Vicky Chuqiao Yang is the Richard S. Leghorn (1939) Career Development Assistant Professor in Management of Technological Innovation and an Assistant Professor of System Dynamics at the MIT Sloan School of Management. She was most recently an Omidyar Fellow at the Santa Fe Institute. Yang uses quantitative behavioral models, assisted by the analysis of data, to study collective human behavior on a broad range of organization levels, from teams to cities. Recent research topics include collective decision-making, political polarization, scaling laws in cities, and bureaucracy in human organizations. She received a PhD in Applied Mathematics from Northwestern University.

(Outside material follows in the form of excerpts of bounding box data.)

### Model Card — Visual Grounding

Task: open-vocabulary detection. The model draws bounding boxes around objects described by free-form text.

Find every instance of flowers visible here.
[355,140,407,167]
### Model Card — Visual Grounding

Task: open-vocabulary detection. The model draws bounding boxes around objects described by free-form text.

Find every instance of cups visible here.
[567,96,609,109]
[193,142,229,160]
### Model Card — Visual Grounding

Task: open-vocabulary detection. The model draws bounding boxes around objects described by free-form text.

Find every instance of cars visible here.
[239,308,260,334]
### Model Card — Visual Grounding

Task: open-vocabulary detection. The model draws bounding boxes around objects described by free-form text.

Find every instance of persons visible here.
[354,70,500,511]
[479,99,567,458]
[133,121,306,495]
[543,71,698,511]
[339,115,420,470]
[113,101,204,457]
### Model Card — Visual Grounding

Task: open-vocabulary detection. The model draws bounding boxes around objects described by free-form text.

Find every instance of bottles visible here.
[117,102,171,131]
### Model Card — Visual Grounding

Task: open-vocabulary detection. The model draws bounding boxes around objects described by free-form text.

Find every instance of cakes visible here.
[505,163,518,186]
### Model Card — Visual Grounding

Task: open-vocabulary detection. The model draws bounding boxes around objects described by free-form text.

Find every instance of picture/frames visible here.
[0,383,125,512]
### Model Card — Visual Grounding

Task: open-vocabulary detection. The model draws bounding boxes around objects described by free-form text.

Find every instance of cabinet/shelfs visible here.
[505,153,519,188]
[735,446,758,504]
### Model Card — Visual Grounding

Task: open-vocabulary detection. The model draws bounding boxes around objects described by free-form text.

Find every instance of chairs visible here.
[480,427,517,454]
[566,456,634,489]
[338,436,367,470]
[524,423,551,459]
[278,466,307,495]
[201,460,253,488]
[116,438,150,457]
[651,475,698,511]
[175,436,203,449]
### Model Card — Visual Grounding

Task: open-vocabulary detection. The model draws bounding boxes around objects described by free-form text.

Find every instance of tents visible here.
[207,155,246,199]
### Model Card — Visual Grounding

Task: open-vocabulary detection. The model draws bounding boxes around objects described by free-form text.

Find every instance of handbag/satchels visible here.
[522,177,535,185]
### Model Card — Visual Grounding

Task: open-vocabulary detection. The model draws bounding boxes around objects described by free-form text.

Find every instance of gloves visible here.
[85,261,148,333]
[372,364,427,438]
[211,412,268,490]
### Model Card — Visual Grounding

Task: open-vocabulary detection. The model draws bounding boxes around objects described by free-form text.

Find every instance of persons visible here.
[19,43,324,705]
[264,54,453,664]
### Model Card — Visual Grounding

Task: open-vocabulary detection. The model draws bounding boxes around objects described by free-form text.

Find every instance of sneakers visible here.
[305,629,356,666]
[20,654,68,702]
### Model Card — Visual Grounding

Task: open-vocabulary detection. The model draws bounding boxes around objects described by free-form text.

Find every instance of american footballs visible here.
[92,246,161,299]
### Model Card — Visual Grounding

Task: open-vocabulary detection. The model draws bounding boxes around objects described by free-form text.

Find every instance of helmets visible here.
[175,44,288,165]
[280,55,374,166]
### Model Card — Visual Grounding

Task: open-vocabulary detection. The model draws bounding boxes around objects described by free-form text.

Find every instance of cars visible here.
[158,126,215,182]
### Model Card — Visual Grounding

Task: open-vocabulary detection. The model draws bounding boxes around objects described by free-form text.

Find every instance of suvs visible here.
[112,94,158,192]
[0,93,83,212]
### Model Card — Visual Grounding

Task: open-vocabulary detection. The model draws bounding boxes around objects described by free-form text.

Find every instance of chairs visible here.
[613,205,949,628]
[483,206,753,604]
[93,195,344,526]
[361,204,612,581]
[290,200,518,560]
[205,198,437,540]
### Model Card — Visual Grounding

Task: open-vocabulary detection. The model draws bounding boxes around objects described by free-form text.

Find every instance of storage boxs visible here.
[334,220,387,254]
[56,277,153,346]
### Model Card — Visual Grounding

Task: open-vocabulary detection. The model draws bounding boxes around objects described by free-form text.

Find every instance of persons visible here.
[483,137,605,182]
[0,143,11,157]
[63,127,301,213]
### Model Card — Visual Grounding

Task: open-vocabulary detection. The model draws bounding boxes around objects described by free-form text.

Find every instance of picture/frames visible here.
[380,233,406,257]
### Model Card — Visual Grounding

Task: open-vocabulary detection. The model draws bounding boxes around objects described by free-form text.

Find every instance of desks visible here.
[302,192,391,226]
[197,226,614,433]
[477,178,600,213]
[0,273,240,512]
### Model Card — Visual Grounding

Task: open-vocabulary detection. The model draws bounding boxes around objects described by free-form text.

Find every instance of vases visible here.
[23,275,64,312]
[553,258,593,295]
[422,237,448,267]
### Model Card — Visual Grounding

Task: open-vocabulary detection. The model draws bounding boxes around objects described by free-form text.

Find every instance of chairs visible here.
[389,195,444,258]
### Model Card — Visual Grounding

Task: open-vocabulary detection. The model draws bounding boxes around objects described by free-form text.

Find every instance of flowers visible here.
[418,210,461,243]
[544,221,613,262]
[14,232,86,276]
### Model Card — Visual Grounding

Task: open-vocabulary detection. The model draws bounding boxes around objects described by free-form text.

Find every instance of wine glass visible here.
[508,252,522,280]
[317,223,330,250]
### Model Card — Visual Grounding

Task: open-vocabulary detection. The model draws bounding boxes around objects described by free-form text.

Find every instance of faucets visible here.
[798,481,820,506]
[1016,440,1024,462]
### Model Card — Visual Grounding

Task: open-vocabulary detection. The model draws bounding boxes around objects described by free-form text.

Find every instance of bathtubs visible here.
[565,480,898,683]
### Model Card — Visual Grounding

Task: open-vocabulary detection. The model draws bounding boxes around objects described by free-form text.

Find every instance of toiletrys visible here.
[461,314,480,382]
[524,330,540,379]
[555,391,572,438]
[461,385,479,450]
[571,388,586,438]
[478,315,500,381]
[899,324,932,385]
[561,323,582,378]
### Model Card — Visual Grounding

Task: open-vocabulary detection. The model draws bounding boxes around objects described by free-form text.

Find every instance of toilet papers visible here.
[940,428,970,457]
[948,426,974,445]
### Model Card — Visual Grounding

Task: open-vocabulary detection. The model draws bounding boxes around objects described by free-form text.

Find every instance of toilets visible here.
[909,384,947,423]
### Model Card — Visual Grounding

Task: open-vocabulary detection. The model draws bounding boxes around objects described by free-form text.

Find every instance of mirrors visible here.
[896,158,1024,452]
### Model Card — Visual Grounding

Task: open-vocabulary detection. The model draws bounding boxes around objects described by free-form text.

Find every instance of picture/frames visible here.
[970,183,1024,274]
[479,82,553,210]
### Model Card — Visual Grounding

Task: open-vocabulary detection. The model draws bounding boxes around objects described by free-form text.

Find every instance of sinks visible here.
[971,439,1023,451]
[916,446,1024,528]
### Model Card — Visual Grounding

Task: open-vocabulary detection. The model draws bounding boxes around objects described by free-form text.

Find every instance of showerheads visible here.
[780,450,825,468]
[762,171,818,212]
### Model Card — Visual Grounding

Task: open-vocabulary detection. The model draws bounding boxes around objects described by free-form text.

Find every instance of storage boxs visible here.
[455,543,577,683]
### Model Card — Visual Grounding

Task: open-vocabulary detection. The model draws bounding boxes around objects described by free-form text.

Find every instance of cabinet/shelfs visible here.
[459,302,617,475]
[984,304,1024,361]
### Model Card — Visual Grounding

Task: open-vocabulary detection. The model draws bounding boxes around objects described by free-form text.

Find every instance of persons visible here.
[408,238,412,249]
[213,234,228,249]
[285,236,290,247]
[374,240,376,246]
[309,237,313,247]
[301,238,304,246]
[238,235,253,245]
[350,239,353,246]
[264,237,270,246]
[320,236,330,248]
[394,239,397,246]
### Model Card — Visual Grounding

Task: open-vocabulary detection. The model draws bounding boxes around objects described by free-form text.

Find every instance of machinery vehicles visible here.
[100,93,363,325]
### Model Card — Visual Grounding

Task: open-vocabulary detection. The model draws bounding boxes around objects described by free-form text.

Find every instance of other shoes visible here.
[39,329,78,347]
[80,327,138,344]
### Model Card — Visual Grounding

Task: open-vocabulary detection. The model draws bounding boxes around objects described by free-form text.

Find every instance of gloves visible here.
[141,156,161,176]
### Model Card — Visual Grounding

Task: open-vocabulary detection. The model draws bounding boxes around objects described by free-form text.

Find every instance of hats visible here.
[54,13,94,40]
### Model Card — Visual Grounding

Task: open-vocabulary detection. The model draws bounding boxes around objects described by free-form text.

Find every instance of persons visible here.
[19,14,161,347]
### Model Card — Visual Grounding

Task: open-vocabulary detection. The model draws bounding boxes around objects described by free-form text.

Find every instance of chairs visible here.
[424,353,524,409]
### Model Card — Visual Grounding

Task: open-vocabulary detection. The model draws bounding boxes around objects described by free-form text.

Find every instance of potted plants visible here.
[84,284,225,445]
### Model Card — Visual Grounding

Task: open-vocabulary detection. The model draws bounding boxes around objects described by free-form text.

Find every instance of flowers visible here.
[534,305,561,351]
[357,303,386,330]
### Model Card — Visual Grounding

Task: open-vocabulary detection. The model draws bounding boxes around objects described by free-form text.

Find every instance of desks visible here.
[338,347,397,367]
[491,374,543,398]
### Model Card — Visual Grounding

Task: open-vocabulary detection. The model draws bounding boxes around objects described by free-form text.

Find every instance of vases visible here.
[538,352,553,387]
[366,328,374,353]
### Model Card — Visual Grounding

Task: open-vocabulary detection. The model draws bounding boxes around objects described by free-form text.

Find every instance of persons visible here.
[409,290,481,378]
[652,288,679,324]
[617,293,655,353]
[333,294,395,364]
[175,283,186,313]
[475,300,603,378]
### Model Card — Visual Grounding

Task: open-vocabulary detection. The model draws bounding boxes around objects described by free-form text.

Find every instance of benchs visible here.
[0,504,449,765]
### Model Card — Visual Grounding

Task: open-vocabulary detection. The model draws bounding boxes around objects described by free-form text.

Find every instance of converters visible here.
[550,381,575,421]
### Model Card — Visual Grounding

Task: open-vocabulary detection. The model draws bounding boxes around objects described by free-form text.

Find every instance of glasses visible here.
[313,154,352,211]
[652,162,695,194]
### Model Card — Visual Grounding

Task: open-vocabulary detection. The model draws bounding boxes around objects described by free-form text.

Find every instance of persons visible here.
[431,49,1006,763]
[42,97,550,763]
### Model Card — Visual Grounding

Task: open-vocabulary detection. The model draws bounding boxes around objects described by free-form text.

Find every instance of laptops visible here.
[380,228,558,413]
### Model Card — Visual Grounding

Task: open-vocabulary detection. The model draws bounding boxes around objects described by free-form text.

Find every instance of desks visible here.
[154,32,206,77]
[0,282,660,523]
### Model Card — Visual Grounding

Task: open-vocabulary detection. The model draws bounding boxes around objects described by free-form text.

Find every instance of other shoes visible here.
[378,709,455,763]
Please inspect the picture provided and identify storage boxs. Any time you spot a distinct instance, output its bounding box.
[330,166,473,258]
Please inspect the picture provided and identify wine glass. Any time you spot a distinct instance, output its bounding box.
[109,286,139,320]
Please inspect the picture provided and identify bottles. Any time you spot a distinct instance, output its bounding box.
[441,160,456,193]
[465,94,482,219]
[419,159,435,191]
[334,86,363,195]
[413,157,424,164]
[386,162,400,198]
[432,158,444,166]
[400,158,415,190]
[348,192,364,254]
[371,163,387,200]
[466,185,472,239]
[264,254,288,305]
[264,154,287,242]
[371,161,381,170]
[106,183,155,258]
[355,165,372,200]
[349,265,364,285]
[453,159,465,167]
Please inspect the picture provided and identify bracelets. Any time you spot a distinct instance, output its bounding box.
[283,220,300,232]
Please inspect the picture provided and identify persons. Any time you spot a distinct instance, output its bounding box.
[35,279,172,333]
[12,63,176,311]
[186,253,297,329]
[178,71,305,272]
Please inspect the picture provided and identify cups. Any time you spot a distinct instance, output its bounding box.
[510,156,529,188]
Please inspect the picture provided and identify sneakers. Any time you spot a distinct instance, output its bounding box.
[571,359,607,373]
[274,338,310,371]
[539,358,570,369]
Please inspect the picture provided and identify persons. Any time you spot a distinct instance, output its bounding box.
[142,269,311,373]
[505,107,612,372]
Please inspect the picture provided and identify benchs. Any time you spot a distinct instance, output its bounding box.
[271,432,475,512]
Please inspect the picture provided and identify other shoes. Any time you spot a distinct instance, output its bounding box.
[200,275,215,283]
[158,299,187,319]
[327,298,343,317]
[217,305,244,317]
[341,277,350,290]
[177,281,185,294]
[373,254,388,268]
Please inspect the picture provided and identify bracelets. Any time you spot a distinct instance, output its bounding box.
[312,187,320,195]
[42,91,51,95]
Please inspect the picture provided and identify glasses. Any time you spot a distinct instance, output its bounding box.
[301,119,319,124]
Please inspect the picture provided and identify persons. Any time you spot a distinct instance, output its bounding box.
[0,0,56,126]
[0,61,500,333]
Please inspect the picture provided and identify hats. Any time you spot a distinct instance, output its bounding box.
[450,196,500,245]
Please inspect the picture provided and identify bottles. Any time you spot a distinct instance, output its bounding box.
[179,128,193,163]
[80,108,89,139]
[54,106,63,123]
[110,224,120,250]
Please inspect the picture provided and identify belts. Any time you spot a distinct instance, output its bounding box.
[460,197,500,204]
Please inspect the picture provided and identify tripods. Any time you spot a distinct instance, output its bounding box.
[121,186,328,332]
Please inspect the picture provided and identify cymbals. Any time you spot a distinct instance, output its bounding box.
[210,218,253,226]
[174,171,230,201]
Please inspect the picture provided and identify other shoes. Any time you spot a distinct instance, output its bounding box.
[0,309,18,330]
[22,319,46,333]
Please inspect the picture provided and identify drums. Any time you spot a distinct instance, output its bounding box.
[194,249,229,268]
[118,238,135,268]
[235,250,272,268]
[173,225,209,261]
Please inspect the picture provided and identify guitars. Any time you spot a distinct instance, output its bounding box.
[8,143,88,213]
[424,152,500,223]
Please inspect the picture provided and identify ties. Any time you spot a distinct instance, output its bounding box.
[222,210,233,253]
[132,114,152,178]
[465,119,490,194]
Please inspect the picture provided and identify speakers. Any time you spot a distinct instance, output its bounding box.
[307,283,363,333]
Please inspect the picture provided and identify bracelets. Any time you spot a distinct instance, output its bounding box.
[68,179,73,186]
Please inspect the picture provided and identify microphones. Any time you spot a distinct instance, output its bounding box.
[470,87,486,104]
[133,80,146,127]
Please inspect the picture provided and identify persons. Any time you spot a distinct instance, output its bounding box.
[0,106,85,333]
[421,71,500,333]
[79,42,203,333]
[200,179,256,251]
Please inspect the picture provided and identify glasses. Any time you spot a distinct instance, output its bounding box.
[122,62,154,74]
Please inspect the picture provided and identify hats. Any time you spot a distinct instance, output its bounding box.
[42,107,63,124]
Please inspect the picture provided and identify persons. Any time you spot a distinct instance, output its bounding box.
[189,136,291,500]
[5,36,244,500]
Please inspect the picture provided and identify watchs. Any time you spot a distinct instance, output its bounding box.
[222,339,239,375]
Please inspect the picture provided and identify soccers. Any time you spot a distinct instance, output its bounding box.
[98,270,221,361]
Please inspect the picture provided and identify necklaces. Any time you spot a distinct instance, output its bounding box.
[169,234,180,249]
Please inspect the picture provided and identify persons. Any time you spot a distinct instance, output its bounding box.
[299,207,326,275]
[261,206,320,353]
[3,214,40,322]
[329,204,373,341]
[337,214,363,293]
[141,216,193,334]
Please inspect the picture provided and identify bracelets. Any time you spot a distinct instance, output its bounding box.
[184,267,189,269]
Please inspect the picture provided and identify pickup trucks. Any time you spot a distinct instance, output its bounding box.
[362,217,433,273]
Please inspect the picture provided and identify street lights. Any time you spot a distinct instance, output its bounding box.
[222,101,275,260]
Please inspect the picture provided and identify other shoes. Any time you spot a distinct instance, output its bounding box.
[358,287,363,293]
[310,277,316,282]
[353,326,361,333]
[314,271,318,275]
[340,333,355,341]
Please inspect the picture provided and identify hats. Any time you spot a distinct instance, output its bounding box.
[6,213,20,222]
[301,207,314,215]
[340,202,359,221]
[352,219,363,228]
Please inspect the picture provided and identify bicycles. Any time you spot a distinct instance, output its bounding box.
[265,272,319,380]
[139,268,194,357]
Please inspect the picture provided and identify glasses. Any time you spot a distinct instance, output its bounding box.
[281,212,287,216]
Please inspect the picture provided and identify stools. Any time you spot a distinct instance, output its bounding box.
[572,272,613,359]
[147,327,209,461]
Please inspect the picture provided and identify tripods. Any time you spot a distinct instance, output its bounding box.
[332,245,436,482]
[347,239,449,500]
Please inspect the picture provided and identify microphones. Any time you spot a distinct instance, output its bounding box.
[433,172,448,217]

Amir Goldberg, Stanford, Not All Distances Were Created Equal, Or Why Culture Is Not Exactly Geometric
February 24, 2025, 12:00-1:00, MIT Building E62 Room 446
Social scientists often use spatial metaphors to describe social reality. The distances between coordinates—representing people, ideas, organizations—in such spatial apparatuses presumably correspond to socially meaningful differences between them. The advent of computational text methods, specifically word embedding models, catalyzed analyses of culture as a spatial geometry. Yet, the distances between words inferred from computational methods do not correspond to how people perceive their semantic properties. We analyze heterogeneity in people’s interpretations of a variety of cultural objects, and distinguish between different interpretations that are inconsistent with one another (which we term oppositional interpretations) and those that are divergent but not inconsistent (which we term orthogonal interpretations). Using a combination of surveys, free text storytelling, and computational analyses, we demonstrate that geometric representations of cultural space overestimate orthogonal interpretative distance, and underestimate oppositional interpretative distance. Moreover, we show that oppositionality and orthogonality have different sociological implications. People perceive others with opposed interpretations more negatively than those whose interpretations are orthogonal to theirs, and are less inclined to engage with them socially.
Amir Goldberg is a Professor of Organizational Behavior and (by courtesy) Sociology at the Stanford Graduate School of Business, where he is the founding co-director of the Computational Culture Lab. His research uses computational methods, specifically machine learning and large language models, to measure and model cultural dynamics in organizations, as well as in broader social contexts. His work has been published in leading journals such as the American Journal of Sociology, the American Sociological Review, and Administrative Science Quarterly. He currently serves as Department Editor for the Organizations Department in Management Science.